WORK ORDER
Restate all of the records below exactly. Do not carry over any image.

Source texts of formatted documents

◇ ◇ ◇ ◇ ◇ ◇ ◇

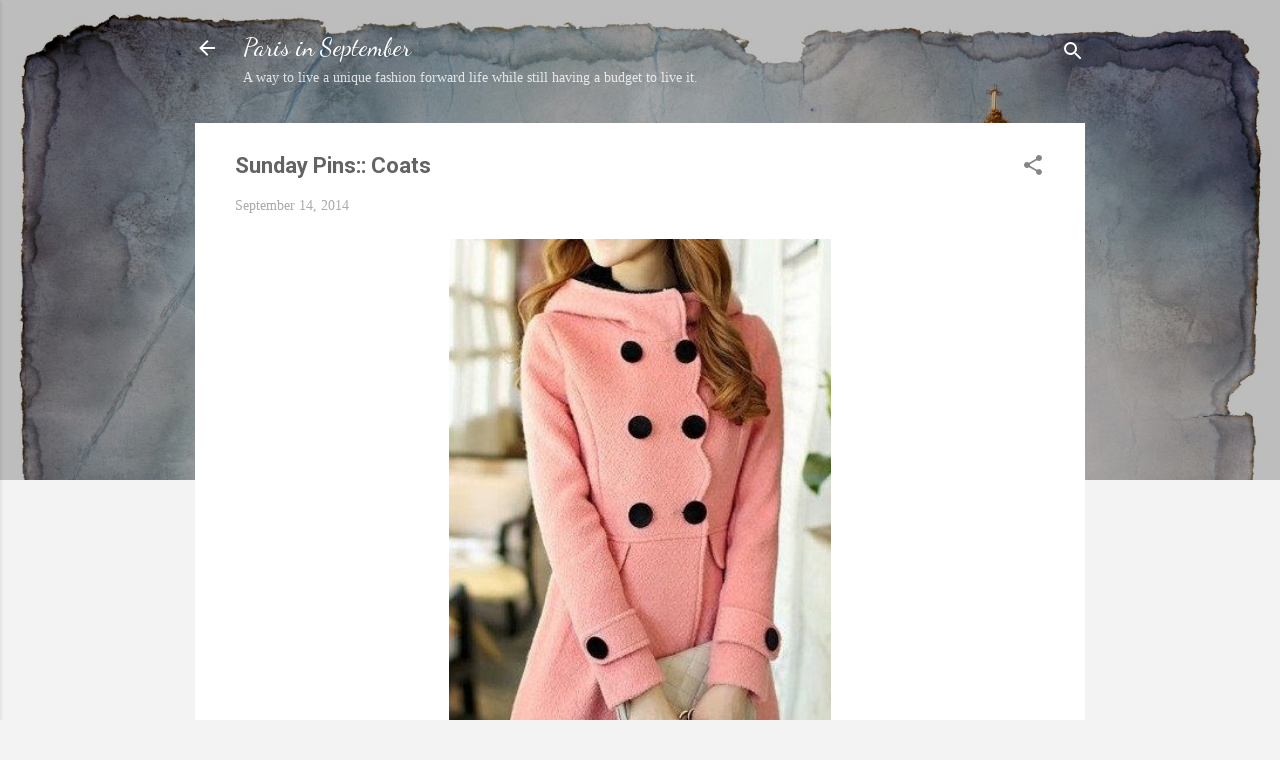

--- FILE ---
content_type: text/html; charset=UTF-8
request_url: https://www.parisinseptember.net/b/stats?style=BLACK_TRANSPARENT&timeRange=ALL_TIME&token=APq4FmC9v84uWDhoT59lrcpxGUUCFHJSzMbglIFFnWdf4Dp2vDEHdpGglzlelJ94F1wKe8fEYao17oPThzL634OE2ddZw0CaAg
body_size: 47
content:
{"total":505611,"sparklineOptions":{"backgroundColor":{"fillOpacity":0.1,"fill":"#000000"},"series":[{"areaOpacity":0.3,"color":"#202020"}]},"sparklineData":[[0,22],[1,19],[2,25],[3,42],[4,37],[5,40],[6,56],[7,53],[8,53],[9,43],[10,100],[11,56],[12,47],[13,46],[14,63],[15,45],[16,41],[17,42],[18,67],[19,53],[20,48],[21,49],[22,31],[23,19],[24,58],[25,63],[26,56],[27,86],[28,25],[29,5]],"nextTickMs":1800000}

--- FILE ---
content_type: text/html; charset=utf-8
request_url: https://www.google.com/recaptcha/api2/aframe
body_size: 268
content:
<!DOCTYPE HTML><html><head><meta http-equiv="content-type" content="text/html; charset=UTF-8"></head><body><script nonce="C_kepBVRzXWpPnDt-uRAlA">/** Anti-fraud and anti-abuse applications only. See google.com/recaptcha */ try{var clients={'sodar':'https://pagead2.googlesyndication.com/pagead/sodar?'};window.addEventListener("message",function(a){try{if(a.source===window.parent){var b=JSON.parse(a.data);var c=clients[b['id']];if(c){var d=document.createElement('img');d.src=c+b['params']+'&rc='+(localStorage.getItem("rc::a")?sessionStorage.getItem("rc::b"):"");window.document.body.appendChild(d);sessionStorage.setItem("rc::e",parseInt(sessionStorage.getItem("rc::e")||0)+1);localStorage.setItem("rc::h",'1768734964318');}}}catch(b){}});window.parent.postMessage("_grecaptcha_ready", "*");}catch(b){}</script></body></html>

◇ ◇ ◇ ◇ ◇ ◇ ◇

TASK ANSWER
--- FILE ---
content_type: text/html; charset=UTF-8
request_url: https://www.parisinseptember.net/b/stats?style=BLACK_TRANSPARENT&timeRange=ALL_TIME&token=APq4FmC9v84uWDhoT59lrcpxGUUCFHJSzMbglIFFnWdf4Dp2vDEHdpGglzlelJ94F1wKe8fEYao17oPThzL634OE2ddZw0CaAg
body_size: 47
content:
{"total":505611,"sparklineOptions":{"backgroundColor":{"fillOpacity":0.1,"fill":"#000000"},"series":[{"areaOpacity":0.3,"color":"#202020"}]},"sparklineData":[[0,22],[1,19],[2,25],[3,42],[4,37],[5,40],[6,56],[7,53],[8,53],[9,43],[10,100],[11,56],[12,47],[13,46],[14,63],[15,45],[16,41],[17,42],[18,67],[19,53],[20,48],[21,49],[22,31],[23,19],[24,58],[25,63],[26,56],[27,86],[28,25],[29,5]],"nextTickMs":1800000}

--- FILE ---
content_type: text/html; charset=utf-8
request_url: https://www.google.com/recaptcha/api2/aframe
body_size: 268
content:
<!DOCTYPE HTML><html><head><meta http-equiv="content-type" content="text/html; charset=UTF-8"></head><body><script nonce="C_kepBVRzXWpPnDt-uRAlA">/** Anti-fraud and anti-abuse applications only. See google.com/recaptcha */ try{var clients={'sodar':'https://pagead2.googlesyndication.com/pagead/sodar?'};window.addEventListener("message",function(a){try{if(a.source===window.parent){var b=JSON.parse(a.data);var c=clients[b['id']];if(c){var d=document.createElement('img');d.src=c+b['params']+'&rc='+(localStorage.getItem("rc::a")?sessionStorage.getItem("rc::b"):"");window.document.body.appendChild(d);sessionStorage.setItem("rc::e",parseInt(sessionStorage.getItem("rc::e")||0)+1);localStorage.setItem("rc::h",'1768734964318');}}}catch(b){}});window.parent.postMessage("_grecaptcha_ready", "*");}catch(b){}</script></body></html>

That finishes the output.